Among the lines below, take the one holding "artwork of business", the one holding "GEX - 2020 Transhumanismo.jpg", and all lines between them. Set them down exactly.

RECORDS SHOWN
####################
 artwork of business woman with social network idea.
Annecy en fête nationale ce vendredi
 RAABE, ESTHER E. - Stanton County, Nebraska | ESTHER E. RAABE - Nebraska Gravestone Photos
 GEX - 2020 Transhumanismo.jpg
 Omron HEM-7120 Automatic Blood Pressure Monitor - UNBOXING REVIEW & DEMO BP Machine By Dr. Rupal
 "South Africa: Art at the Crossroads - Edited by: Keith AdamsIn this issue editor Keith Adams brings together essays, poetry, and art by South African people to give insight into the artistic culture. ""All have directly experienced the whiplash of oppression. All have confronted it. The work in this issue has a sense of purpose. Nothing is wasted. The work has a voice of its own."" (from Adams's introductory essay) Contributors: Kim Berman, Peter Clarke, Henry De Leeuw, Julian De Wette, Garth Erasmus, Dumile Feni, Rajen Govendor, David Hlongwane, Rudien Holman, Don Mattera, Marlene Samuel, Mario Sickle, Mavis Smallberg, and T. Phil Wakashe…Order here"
####################
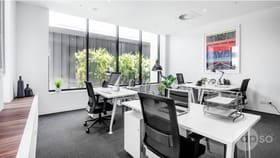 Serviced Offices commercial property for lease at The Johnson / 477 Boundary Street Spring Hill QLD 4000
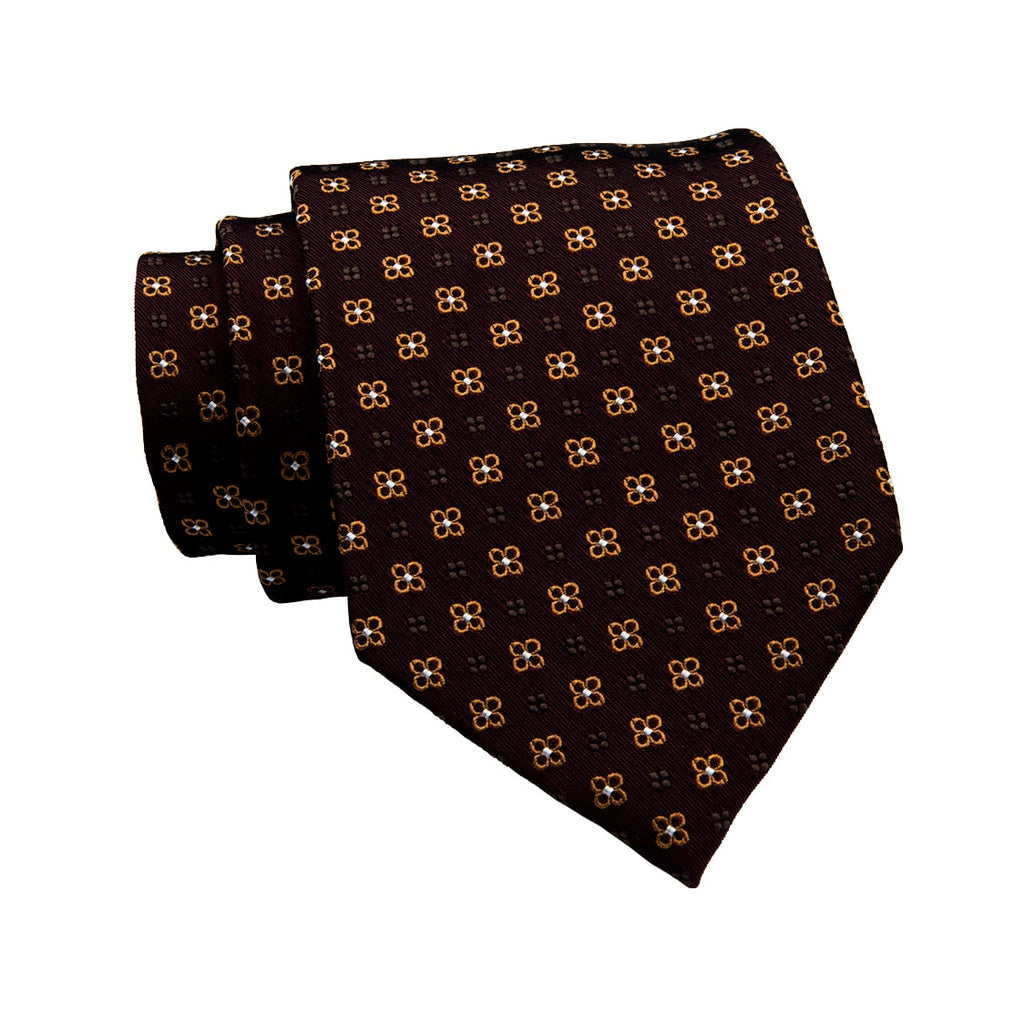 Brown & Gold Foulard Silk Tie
####################
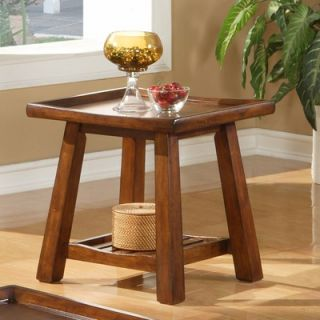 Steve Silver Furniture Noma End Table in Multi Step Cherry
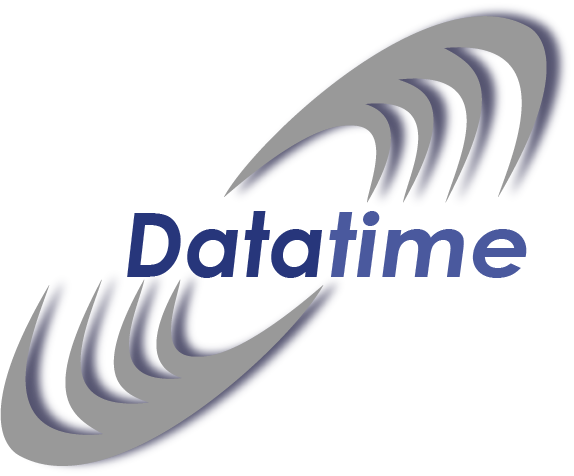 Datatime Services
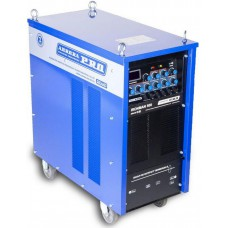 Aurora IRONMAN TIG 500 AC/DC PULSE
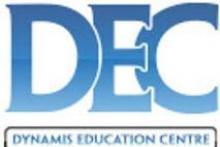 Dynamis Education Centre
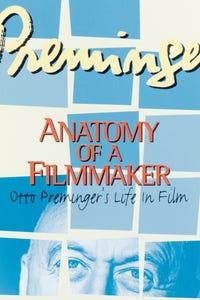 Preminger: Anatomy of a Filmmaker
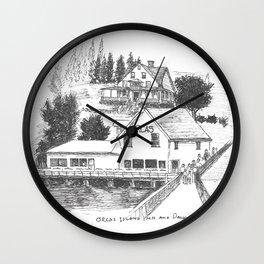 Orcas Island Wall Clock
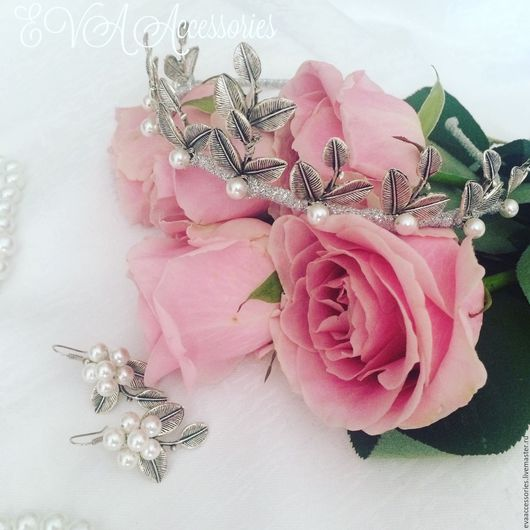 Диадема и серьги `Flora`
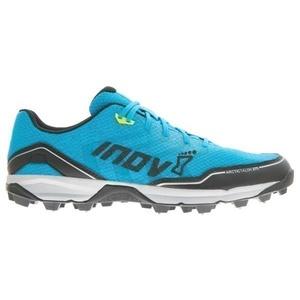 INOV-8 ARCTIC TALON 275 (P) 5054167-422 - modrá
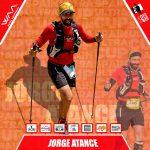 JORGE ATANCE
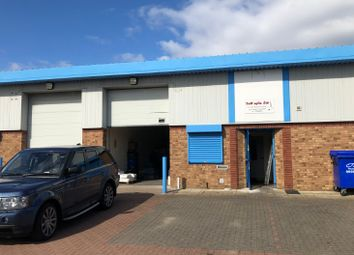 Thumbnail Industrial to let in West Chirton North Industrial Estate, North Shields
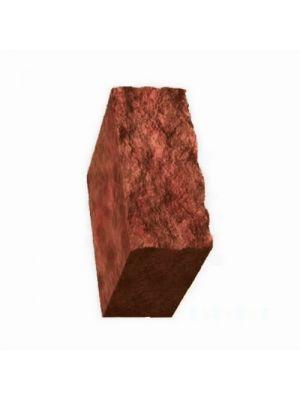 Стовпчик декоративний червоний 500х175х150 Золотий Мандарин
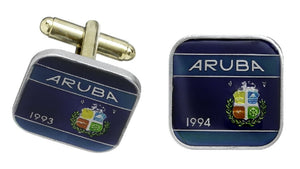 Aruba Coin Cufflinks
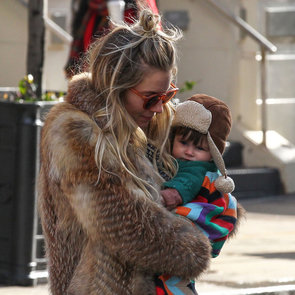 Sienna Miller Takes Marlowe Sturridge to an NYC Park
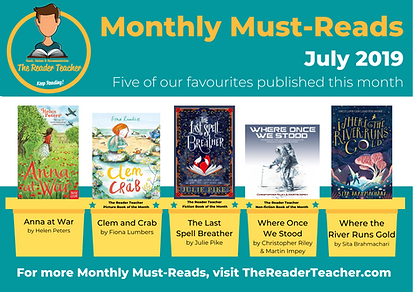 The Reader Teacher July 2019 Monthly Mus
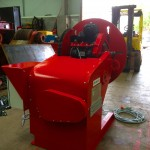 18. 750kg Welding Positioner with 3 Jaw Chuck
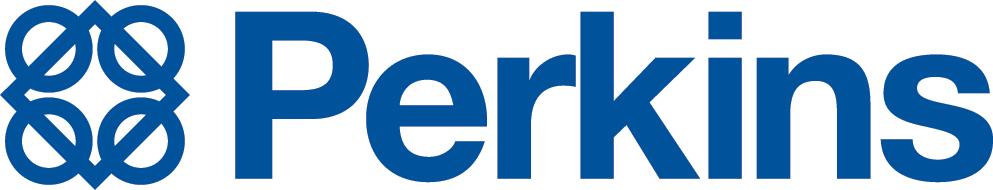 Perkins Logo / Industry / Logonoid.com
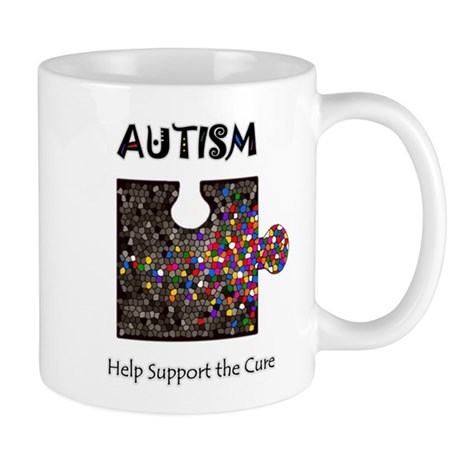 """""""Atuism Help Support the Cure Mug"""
####################
WORKED SOLUTION
 artwork of business woman with social network idea.
Annecy en fête nationale ce vendredi
 RAABE, ESTHER E. - Stanton County, Nebraska | ESTHER E. RAABE - Nebraska Gravestone Photos
 GEX - 2020 Transhumanismo.jpg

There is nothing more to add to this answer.